Lorsqu’ils décrochent, 47 % mettent immédiatement fin à la conversation. D’autres choisissent de dire la vérité sur leur situation, de mentir ou encore de jouer avec leur interlocuteur. Trois personnes interrogées sur quatre disent ressentir de l’agacement face à ces sollicitations. Aucun sentiment positif n’a été exprimé.

La rénovation énergétique particulièrement citée

La rénovation énergétique arrive très largement en tête des secteurs à l’origine des appels, citée par 72 % des participants. Elle est suivie par les panneaux photovoltaïques, mentionnés par 60 % des répondants. Les offres liées à Internet et à la téléphonie arrivent ensuite, avec 22 %, devant la santé, les mutuelles et les assurances.

L’enquête montre également que 95 % des participants n’ont jamais répondu favorablement à une proposition formulée par un démarcheur. Parmi ceux qui ont accepté une offre, trois ont signé un contrat. Une personne déclare avoir perdu de l’argent et une autre avoir rencontré un litige.

Bloctel jugé peu efficace

Avant sa disparition, 45 % des répondants étaient inscrits sur Bloctel, mais seulement 6 % de ces inscrits estimaient le dispositif efficace. Pour l’Udaf du Doubs et Familles Rurales, ces résultats confirment les limites de l’ancien système fondé sur l’opposition du consommateur.

L’étude apporte toutefois un éclairage ciblé plutôt qu’une photographie représentative de toute la population du Doubs. Le questionnaire a été diffusé auprès des réseaux des deux associations. Les répondants sont principalement des actifs âgés de 25 à 45 ans et 81 % vivent en milieu rural.

« Voter la loi ne suffit pas »

Karima Rochdi, présidente de l’Udaf du Doubs, et Frédérique Gentner-Marmier, présidente de Familles Rurales – Fédération du Doubs, appellent désormais à une « tolérance zéro ». Elles réclament des contrôles immédiats et des sanctions contre les entreprises qui appelleraient des particuliers sans leur accord.

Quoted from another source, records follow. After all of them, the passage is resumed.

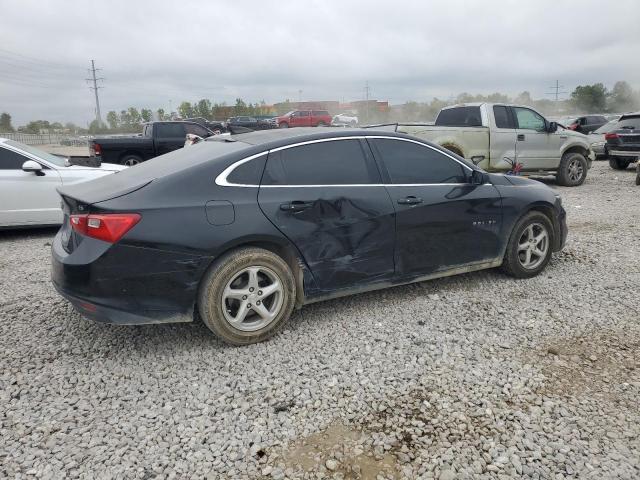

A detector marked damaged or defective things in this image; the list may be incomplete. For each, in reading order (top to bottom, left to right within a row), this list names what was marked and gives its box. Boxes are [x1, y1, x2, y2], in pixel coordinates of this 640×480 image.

damaged vehicle [52, 127, 568, 344]
damaged vehicle [400, 103, 596, 186]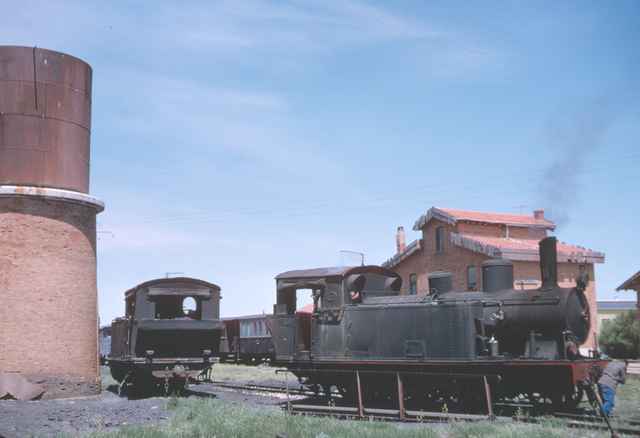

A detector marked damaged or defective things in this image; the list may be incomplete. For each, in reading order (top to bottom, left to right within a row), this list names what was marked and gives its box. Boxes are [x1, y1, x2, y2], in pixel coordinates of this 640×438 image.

rusty water tank [0, 45, 92, 193]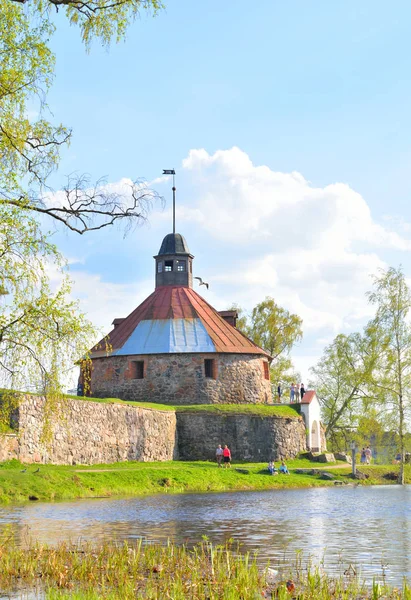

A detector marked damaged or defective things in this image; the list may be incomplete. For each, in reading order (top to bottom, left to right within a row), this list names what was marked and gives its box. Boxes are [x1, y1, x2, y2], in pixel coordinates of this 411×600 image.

rusty red roof [91, 284, 270, 356]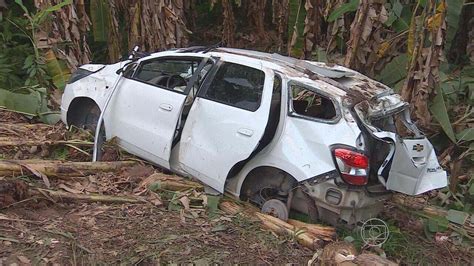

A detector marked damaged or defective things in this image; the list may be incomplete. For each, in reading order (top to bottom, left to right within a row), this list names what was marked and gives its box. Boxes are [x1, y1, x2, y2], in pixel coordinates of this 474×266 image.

shattered window [132, 58, 201, 91]
shattered window [202, 62, 264, 111]
shattered window [288, 84, 336, 120]
wrecked suv [60, 47, 448, 224]
dented body panel [60, 47, 448, 224]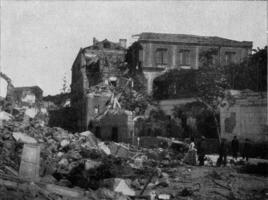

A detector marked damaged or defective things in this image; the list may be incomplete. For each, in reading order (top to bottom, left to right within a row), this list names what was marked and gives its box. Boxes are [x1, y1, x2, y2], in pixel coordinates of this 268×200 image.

damaged facade [71, 38, 134, 140]
damaged facade [129, 32, 252, 95]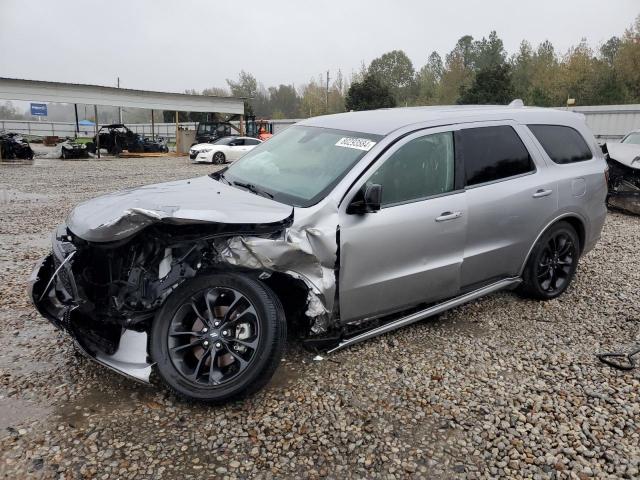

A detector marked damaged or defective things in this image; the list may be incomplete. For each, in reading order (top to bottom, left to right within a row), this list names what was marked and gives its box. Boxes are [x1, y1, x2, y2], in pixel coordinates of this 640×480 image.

crumpled hood [67, 174, 292, 242]
crumpled hood [608, 142, 636, 169]
damaged front end [604, 142, 640, 215]
detached bumper piece [29, 226, 153, 382]
damaged front end [30, 174, 340, 380]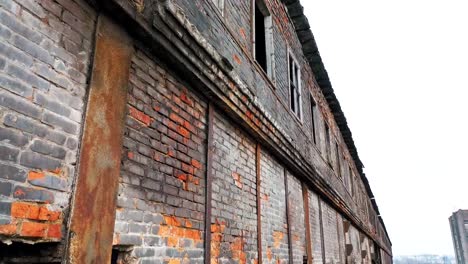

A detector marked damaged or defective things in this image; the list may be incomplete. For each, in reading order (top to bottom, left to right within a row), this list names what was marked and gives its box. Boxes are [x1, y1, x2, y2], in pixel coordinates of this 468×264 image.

broken window [256, 0, 274, 78]
broken window [288, 53, 304, 119]
rusty metal beam [65, 14, 133, 264]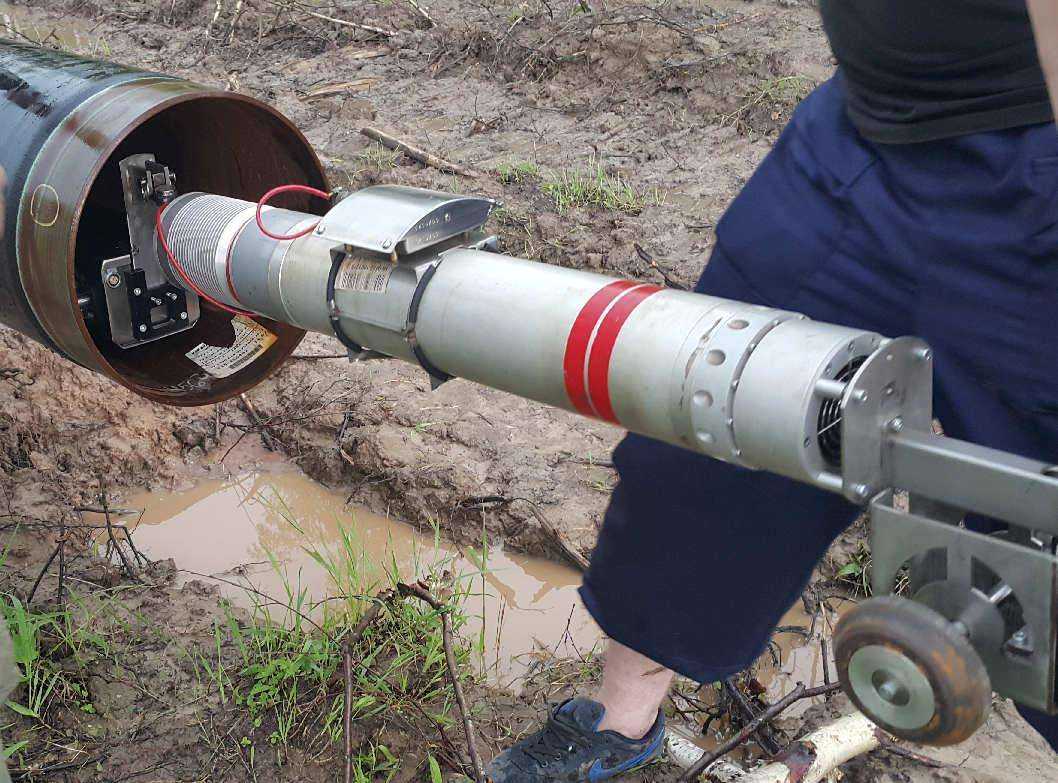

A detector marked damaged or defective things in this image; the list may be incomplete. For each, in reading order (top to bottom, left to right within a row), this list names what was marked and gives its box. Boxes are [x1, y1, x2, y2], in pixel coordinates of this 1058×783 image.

rusty pipe rim [14, 76, 323, 406]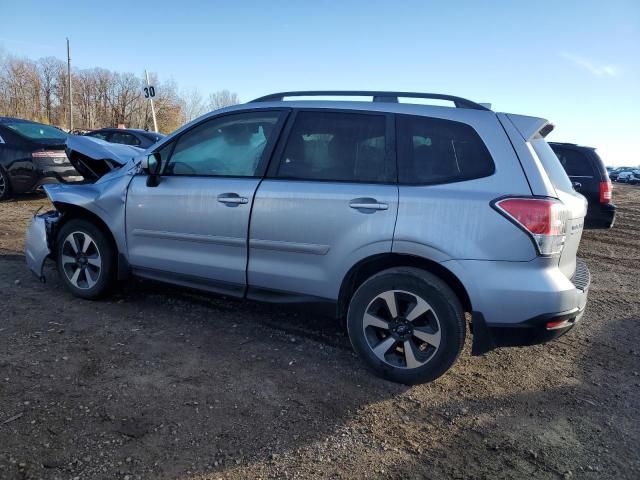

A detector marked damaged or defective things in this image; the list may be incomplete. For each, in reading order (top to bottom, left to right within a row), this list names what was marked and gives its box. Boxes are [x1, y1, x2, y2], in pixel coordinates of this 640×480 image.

damaged front end [23, 134, 144, 282]
front bumper damage [24, 211, 61, 282]
crumpled front fender [24, 211, 62, 282]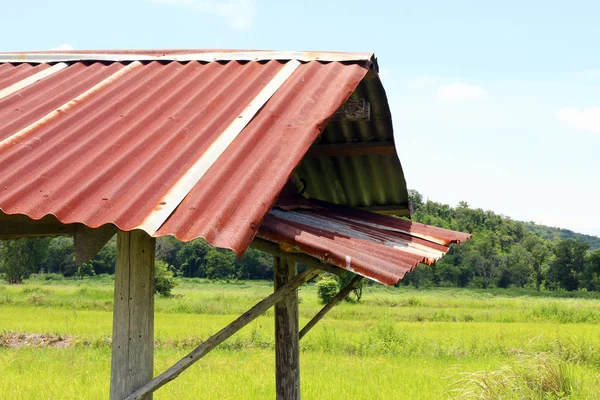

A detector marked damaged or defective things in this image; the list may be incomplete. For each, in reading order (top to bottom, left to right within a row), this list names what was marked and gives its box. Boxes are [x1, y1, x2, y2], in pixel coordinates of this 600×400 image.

rusty corrugated roof [0, 50, 408, 256]
rusty corrugated roof [260, 200, 472, 284]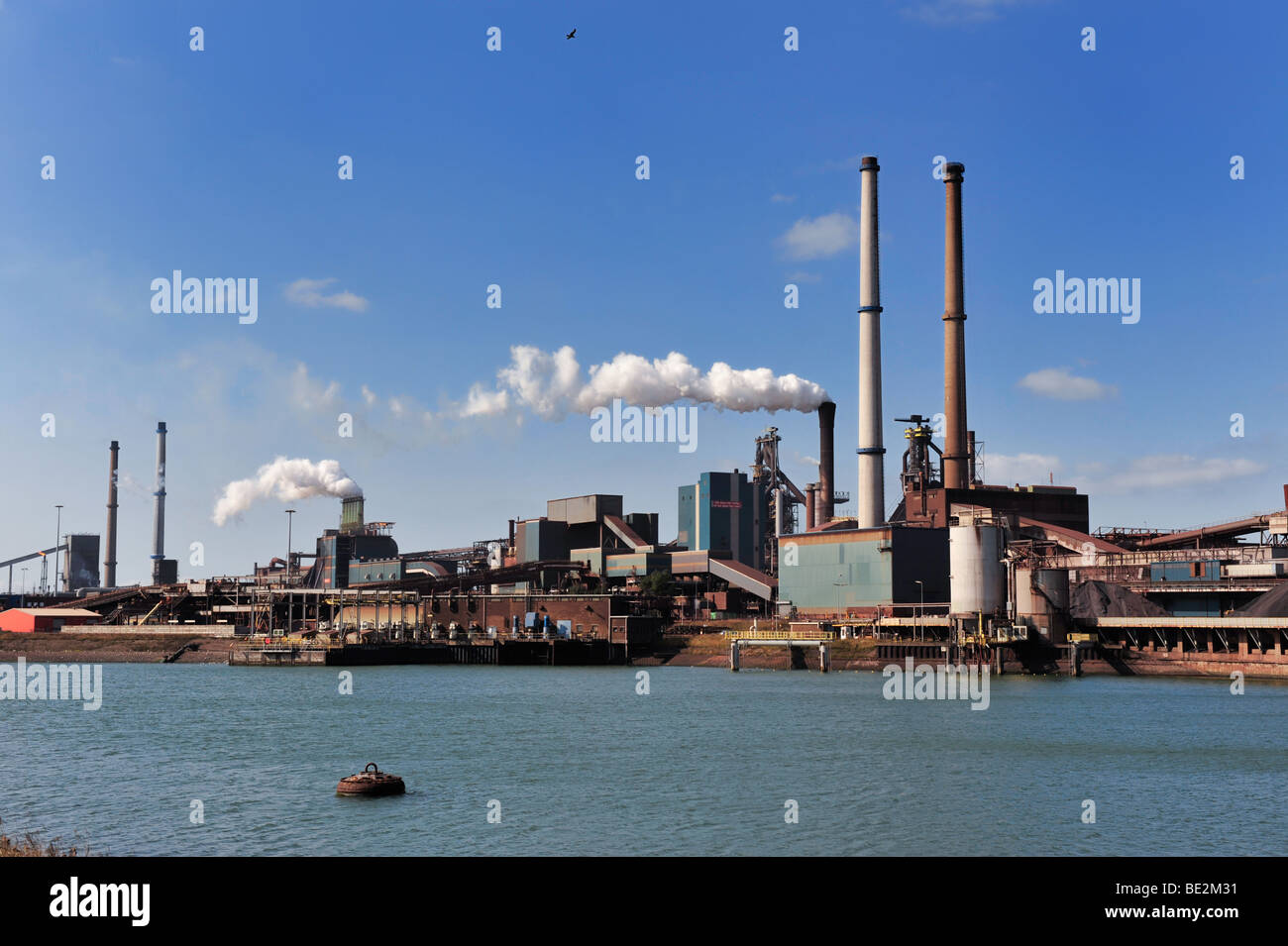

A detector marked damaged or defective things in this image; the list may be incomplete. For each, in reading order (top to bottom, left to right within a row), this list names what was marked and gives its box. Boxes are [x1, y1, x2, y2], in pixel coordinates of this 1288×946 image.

rusted chimney stack [816, 396, 836, 523]
rusted chimney stack [931, 161, 963, 491]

Les deux responsables demandent également à la Répression des fraudes de surveiller les conditions dans lesquelles les consentements sont recueillis sur Internet. Elles redoutent notamment l’apparition de faux accords ou de formulations ambiguës permettant aux professionnels de contourner la nouvelle interdiction.

Enfin, les associations souhaitent le lancement d’une vaste campagne d’information afin que chaque consommateur connaisse ses nouveaux droits, avec une attention particulière portée aux personnes âgées et aux publics vulnérables. Pour elles, l’efficacité de la réforme dépendra désormais des contrôles menés et de la capacité des citoyens à signaler les appels non autorisés.